Mais peut-être est-il bon de citer quelques passages de ce livre sans égal. Genèse 1,26 :"Puis Dieu dit : Faisons l'homme à notre image, selon notre ressemblance"; 27: "Et Dieu créa l'homme à son image, il le créa à l'image de Dieu, homme et femme il le créa."
Ces quelques lignes coïncident à merveille avec l'esprit de contradiction juif, dont elles sont peut-être la source, et qui voit en l'homme une image de Dieu, alors que les peuples païens faisaient plutôt des dieux à l'image de l'homme ou de quelque autre animal plus ou moins soyeux. Elles entraînent bien des conséquences, parmi lesquelles on a l'embarras du choix. Pour le moment on en retiendra cinq :
Les conséquences de la doctrine du péché originel
1. Il est paradoxal que la religion la plus intraitable sur l'inaccessible grandeur de Dieu, dont elle craint même de prononcer le nom, ait été aussi la seule à proposer une ressemblance entre l'homme et son créateur. Nul génie humain n'eût osé pareille assertion, qu'il est permis et même tout indiqué de considérer comme une révélation.
2.Ce passage de la Genèse est à rapprocher de l'épisode évangélique du tribut à César : des personnages malveillants demandent au Christ si les Juifs doivent payer tribut. Qu'il réponde oui ou non, et il s'attire, soit le mépris de l'opinion, soit la colère de l'occupant. Mais il se fait montrer une pièce de monnaie, demande de qui est l'effigie portée sur cette pièce, et comme on lui répond "de César", il a cette sentence célèbre :"Rendez à César ce qui est à César, et à Dieu ce qui est à Dieu."

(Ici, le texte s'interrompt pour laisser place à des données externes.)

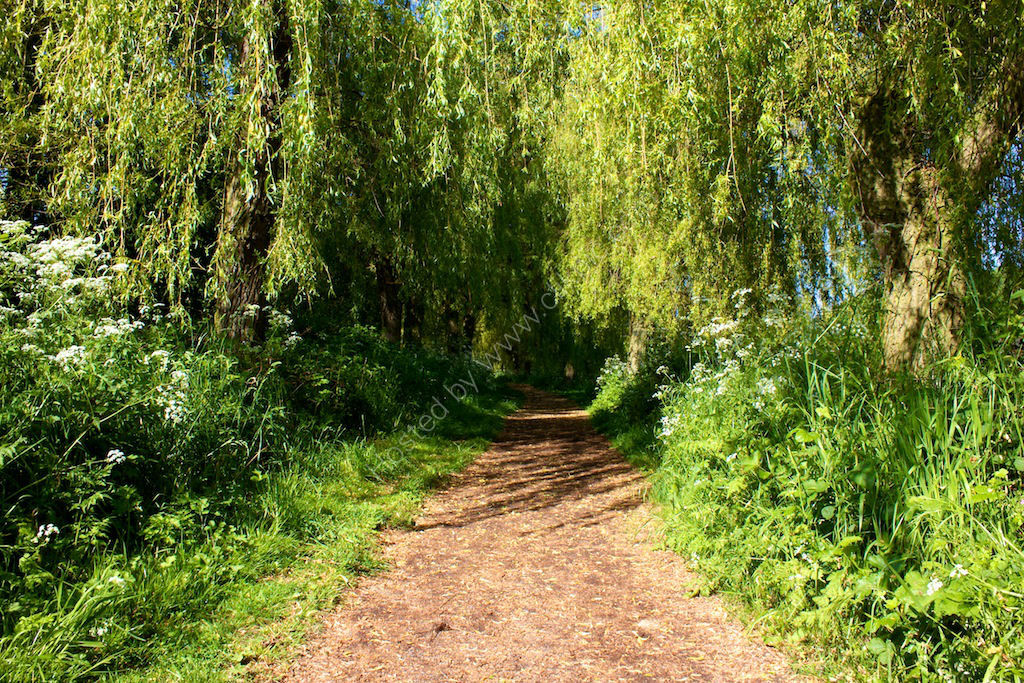 Reservoir path 7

Or nous sommes "à l'image de Dieu", en quelque sorte à son effigie. Donc nous sommes à rendre à Dieu intégralement. La méconnaissance de cette obligation, d'ailleurs délicieuse, est à l'origine de la plupart de nos maux. Nous rendons le moins possible à Dieu , et nous nous faisons le César de notre propre personne.

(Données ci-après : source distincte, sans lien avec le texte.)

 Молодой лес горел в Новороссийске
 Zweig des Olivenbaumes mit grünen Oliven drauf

3. Il suit de là, et si nous sommes une effigie, que notre "original" est en Dieu. C'est en lui, et en lui seul que nous trouverons un jour notre identité : ce sera le nom nouveau dont parle l'Apocalypse. Il sera lumière et nous définira pleinement dans notre irremplaçable singularité. Inutile de chercher ailleurs. Nul, si ce n'est Dieu, ne pourra jamais nous dire qui nous sommes.
4. De ce que nous sommes "image et ressemblance", il suit également qu'il existe en nous une aptitude à l'infini que rien ne pourra jamais satisfaire, quand on déverserait en nous la terre entière et la masse des étoiles. Cette aptitude est ce que nous appelons l'esprit, qui n'a pas d'autre interlocuteur valable que Dieu, et qui ne peut que nier tout ce qui n'est pas lui.
Tout le drame de notre condition est inclus dans ces courts versets de la Genèse, qui nous apprennent que nous avons été crées à l'image de notre créateur, et tirés par lui de la poussière. Ils expliquent ce désir de dépassement qui est en nous, et qui a tant de peine à mouvoir le bloc de poussière que nous sommes; l'intime disjonction que nous vivons tous les jours entre nos élans et nos chutes, cette lumière invisible qui nous attire et cette argile qui nous retient, ce débat permanent qui nous agite entre un absolu auquel nous ne pouvons nous empêcher de croire, et cette médiocrité mal résignée qui se console en se cuisinant des petits plats culturels, ce combat en nous sans cesse recommencé entre l'être et le néant, l'espoir et le désespoir [...] contradictions qui aboutissent le plus souvent à creuser sous nos yeux un écart décourageant entre la joie, qui nous est promise, et la souffrance, qui est là.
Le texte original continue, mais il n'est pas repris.